Recorded data:

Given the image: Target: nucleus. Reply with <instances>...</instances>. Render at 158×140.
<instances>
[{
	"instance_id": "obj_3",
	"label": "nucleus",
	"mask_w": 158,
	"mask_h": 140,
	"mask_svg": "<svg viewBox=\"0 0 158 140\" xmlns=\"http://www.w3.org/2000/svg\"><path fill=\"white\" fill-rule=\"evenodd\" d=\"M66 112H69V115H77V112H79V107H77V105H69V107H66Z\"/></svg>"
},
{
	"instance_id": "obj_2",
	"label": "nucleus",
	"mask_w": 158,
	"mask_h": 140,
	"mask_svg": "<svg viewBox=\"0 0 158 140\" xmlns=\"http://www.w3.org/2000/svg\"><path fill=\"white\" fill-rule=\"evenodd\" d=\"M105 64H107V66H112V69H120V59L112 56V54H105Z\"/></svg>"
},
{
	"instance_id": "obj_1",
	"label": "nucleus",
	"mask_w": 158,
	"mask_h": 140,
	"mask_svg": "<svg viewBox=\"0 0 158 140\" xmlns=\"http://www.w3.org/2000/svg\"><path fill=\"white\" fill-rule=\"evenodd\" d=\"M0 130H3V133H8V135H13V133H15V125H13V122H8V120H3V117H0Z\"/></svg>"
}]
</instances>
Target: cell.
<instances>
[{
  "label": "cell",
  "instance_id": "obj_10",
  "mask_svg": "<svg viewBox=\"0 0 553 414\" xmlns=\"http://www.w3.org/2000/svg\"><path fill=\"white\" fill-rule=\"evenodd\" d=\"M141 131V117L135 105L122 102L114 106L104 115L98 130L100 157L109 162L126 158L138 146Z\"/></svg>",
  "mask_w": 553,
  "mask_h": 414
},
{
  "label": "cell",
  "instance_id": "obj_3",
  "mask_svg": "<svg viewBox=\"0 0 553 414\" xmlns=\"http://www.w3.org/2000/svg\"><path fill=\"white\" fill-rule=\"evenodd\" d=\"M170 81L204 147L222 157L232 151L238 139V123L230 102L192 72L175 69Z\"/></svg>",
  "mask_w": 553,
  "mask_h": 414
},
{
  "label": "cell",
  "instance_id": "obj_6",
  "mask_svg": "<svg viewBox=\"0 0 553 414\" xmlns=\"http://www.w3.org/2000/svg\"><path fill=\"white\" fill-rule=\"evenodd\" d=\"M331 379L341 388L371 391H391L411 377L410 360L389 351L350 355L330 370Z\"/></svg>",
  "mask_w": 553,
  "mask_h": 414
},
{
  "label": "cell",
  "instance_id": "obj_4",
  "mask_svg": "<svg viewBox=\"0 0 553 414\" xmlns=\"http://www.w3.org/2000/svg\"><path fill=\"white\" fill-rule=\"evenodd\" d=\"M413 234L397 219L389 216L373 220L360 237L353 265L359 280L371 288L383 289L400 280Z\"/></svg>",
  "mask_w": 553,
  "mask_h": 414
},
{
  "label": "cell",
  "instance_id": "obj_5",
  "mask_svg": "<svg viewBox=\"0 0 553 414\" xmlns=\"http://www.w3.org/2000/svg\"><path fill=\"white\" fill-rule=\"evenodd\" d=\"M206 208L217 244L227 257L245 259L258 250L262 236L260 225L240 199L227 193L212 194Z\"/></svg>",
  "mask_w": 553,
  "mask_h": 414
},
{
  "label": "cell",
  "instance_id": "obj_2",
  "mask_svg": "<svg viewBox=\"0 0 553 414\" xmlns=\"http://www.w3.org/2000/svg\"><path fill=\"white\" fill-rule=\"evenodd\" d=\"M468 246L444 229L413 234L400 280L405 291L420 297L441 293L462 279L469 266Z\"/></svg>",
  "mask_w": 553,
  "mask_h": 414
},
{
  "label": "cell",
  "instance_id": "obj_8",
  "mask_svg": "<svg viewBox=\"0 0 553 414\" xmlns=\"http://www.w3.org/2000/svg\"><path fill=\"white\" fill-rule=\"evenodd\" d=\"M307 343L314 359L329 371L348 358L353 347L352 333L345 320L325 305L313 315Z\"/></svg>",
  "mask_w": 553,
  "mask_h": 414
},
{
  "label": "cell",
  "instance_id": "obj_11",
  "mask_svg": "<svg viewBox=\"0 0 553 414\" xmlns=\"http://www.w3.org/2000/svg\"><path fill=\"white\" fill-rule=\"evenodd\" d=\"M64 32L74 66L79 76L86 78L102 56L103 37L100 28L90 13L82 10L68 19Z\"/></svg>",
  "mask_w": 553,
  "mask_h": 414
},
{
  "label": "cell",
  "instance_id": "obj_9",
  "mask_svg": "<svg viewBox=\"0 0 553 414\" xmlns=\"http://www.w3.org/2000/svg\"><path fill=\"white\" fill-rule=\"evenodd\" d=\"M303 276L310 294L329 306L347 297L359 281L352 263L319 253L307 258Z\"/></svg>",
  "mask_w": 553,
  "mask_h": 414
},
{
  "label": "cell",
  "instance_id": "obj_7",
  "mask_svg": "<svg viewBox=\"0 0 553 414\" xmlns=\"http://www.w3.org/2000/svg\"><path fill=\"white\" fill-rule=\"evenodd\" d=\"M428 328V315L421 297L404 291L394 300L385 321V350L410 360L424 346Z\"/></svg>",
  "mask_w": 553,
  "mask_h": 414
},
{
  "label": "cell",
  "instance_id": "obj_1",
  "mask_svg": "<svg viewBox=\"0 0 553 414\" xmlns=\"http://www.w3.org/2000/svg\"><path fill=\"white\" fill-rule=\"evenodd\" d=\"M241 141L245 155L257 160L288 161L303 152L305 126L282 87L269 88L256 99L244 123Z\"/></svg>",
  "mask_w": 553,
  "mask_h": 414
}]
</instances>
* * *
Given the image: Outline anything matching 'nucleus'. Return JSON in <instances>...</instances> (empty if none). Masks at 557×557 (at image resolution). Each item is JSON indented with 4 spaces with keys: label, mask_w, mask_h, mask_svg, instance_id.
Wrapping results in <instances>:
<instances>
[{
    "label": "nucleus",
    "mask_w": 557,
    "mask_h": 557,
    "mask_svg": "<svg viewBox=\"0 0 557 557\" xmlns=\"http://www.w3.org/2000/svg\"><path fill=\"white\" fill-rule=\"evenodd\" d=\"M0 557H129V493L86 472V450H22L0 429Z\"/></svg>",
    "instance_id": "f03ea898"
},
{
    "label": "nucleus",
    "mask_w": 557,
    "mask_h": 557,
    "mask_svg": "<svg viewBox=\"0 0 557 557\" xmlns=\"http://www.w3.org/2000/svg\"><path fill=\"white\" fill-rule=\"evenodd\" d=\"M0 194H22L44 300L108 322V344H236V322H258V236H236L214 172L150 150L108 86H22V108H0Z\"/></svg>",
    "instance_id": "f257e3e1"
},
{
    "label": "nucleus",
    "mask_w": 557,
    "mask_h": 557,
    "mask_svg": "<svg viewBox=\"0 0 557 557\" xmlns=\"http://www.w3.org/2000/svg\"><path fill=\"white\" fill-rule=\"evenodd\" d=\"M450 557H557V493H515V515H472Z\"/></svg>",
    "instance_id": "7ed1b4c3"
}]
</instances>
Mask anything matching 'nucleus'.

The request: Pull out each line in the entries above that includes the string "image", and reproduce those lines in their original order.

Response to the task:
Given the image: Target: nucleus. Reply with <instances>...</instances>. Render at 158×140.
Given the image: Outline anything matching 'nucleus'. Return JSON in <instances>...</instances> (empty if none). Masks at 557×557 (at image resolution). Each item is JSON indented with 4 spaces with keys: label, mask_w, mask_h, mask_svg, instance_id.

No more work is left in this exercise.